At HuffPost Travel, American actress Eliza Dushku writes about her Albanian roots and her travel to Albania.
Home of the Albanian Blogger reports that one out of three Albanians pays bribes, making the country the most corrupt in Europe.
The Albanian Blogger writes about a new website, The Civil Alternative (ALB), which aims at “engaging people in dialogue and raising awareness as well as producing action about major issues affecting the Albanian people and the country as a whole.”
Sasa Milosevic has collected some of the available information about the “Yellow House” and human organ trade in Kosovo on his blog, The Bloody Yellow House (ENG).
Sleeping With Pengovsky writes – here and here – about this past Sunday's referendum on the Arbitration Agreement between Slovenia and Croatia; posts Part 3, Part 4 and Part 5 of The Definitive Guide to the Arbitrage Agreement Between Slovenia and Croatia (links to the earlier installments are here); and notes that “the Arbitration Agreement can (not necessarily will) become a model for solving similar disputes in the region.” More background on the Sunday's referendum – at ESI's Rumeli Observer.

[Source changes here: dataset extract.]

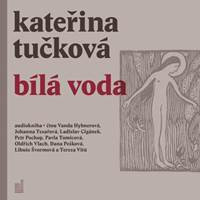 Kniha Bílá Voda - 3 CDmp3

Worldwide Facebook statistics – at Facebakers.com: in Central & Eastern Europe, the Czech Republic has most users – 2,634,300 people, the country's overall ranking is #29, penetration is 25.8%. It is followed by Poland (#31), which has 2,604,440 users, with 6.77% penetration. Serbia (#41) is CEE's #3: 1,997,540 users, penetration is 27.07%. Russia is #56, with 1,112,680 users and penetration of 0.79%.

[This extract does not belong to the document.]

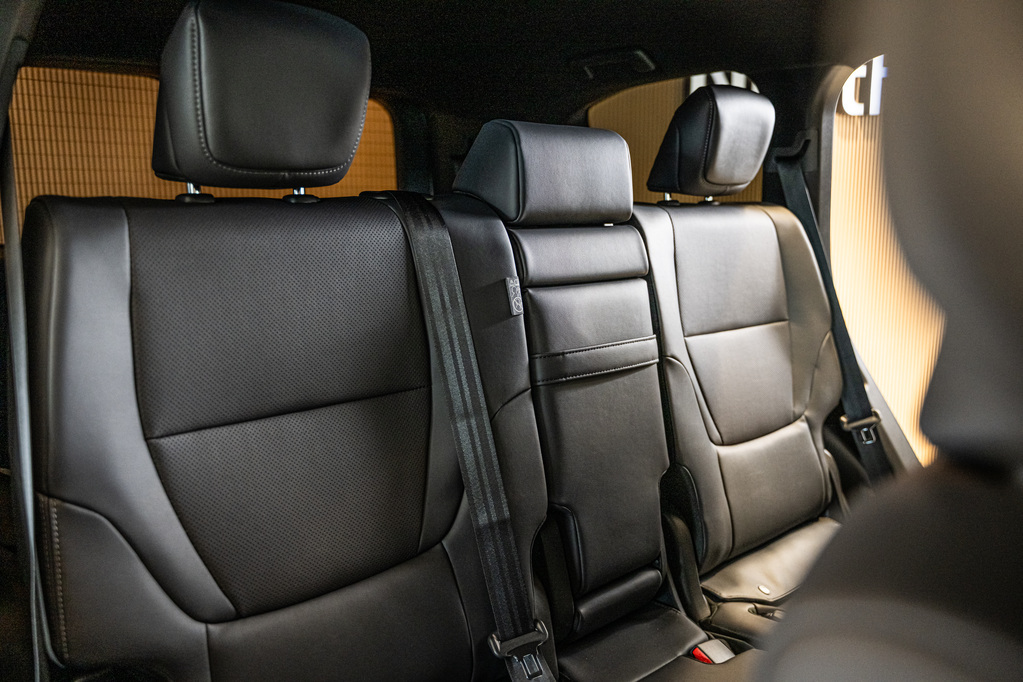 TOYOTA LAND CRUISER 300 LANDCRUISER 300 V6 3.3D GX-R - 15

Balkan Travellers re-posts a Balkan Insight piece about the Italian PM Silvio Berlusconi's comment that “his country would accept only pretty Albanian girls as immigrants.” Belgraded writes about the photoshopped photos of Berlusconi and Slobodan Milosevic: “Fours days after the [doctored] photo was published, Milosevic lost the elections by a close margin. Maybe it will be the same for Berlusconi, who is probably the politician with the biggest resemblance to Milosevic-style politics in European Union today.”

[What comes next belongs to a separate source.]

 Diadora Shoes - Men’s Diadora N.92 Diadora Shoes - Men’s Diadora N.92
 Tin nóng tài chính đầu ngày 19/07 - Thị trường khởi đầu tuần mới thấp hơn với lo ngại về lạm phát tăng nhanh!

A Nevada Yankee in King Zog's Court writes that “Albanians are so poor at giving directions that it's easier just to take the lost soul directly to his destination than it is to give directions.”
Albanian Blogger recommends scholar Robert Elsie's work to those interested in the Albanian language and literature.
Albanian Blogger links to an article about the former Albanian dictator Enver Hoxha, which appeared in the Guardian: “Also the picture of the statue of the dictator in the main square, which was pulled down by protesters about 19 years ago brings back memories for me. I was very young then, but I did witness the event at less than 100 meters from it.”
Stepping Stones describes an accidental stopover at a honey-processing place located on a beautiful lake in southern Albania.
A Fistful of Euros writes about “the first generation of post-Communist leaders”: “Well, here’s a question: almost 20 years later, how many of them are still running things? Not so many.”
More on the new EU visa rules for the Balkans – at A Fistful of Euros.
AriRusila of Blogactiv.eu‘s BalkanPerspective writes that the EU's intention to introduce visa-free travel for some Balkan entities but not others is dividing the region.
Living in Shkoder, Albania learns that kids aren't allowed to play in Albanian parks.
Albanian Blogger comments on the 2009 general elections in Albania.